Care Management

As a practice within the OhioHealth Clinically Integrated Network (CIN), you have access to and can benefit from clinical programs that are designed to improve patient health and produce efficiencies in patient care delivery.

CIN leadership and practicing physicians are leading the charge to create evidence-based guidelines and meaningful clinical interventions – some of which are listed below.

 

Emergency Department (ED) Utilization
As we continue to explore ways of reducing inappropriate use of EDs, this program seeks to educate patients who visit the ED more than twice in six months and connect them with appropriate resources, such as a Primary Care Physician or Urgent Care.

 

Transitions of Care
This program is designed to reduce avoidable readmissions within 30 days post-discharge through hands-on coordination of care, education and leveraging evidence-based guidelines across the continuum.

 

Chronic Disease Care Management
Our care management program is expanding, from a high-risk patient focus to one that also encompasses low and rising-risk patient populations where our opportunities to make significant strides are greatest.

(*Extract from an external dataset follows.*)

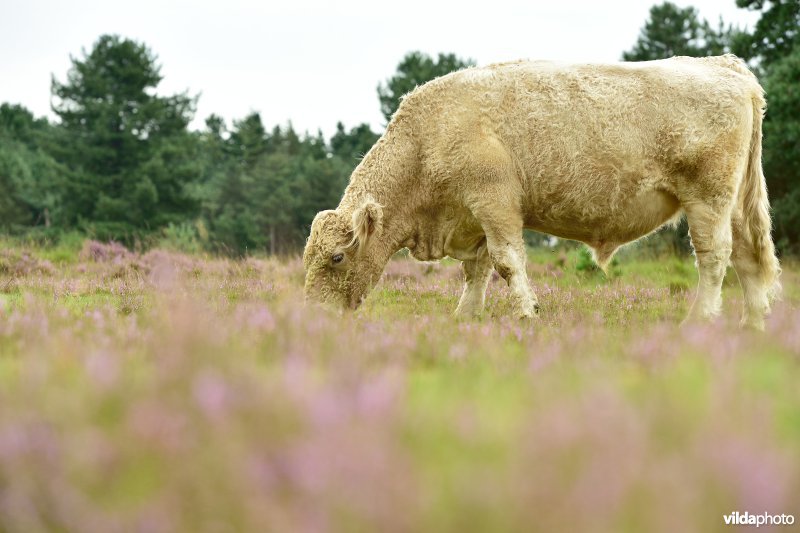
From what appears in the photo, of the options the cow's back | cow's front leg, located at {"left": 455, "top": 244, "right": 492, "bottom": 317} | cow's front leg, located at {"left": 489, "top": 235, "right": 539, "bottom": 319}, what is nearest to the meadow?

Their efforts will focus on multiple conditions, including chronic heart failure (CHF), chronic obstructive pulmonary disorder (COPD) and chronic kidney disease (CKD).

 

Diabetes Care Management
This program includes the Diabetes Prevention Program, which attempts to prevent the progression of patients with prediabetes, and extends to comprehensive management of those with diabetes and associated conditions.

 

Medication Therapy Management
This program is designed to help patients effectively manage their medications through a partnership between you, your patients and CIN clinical pharmacists.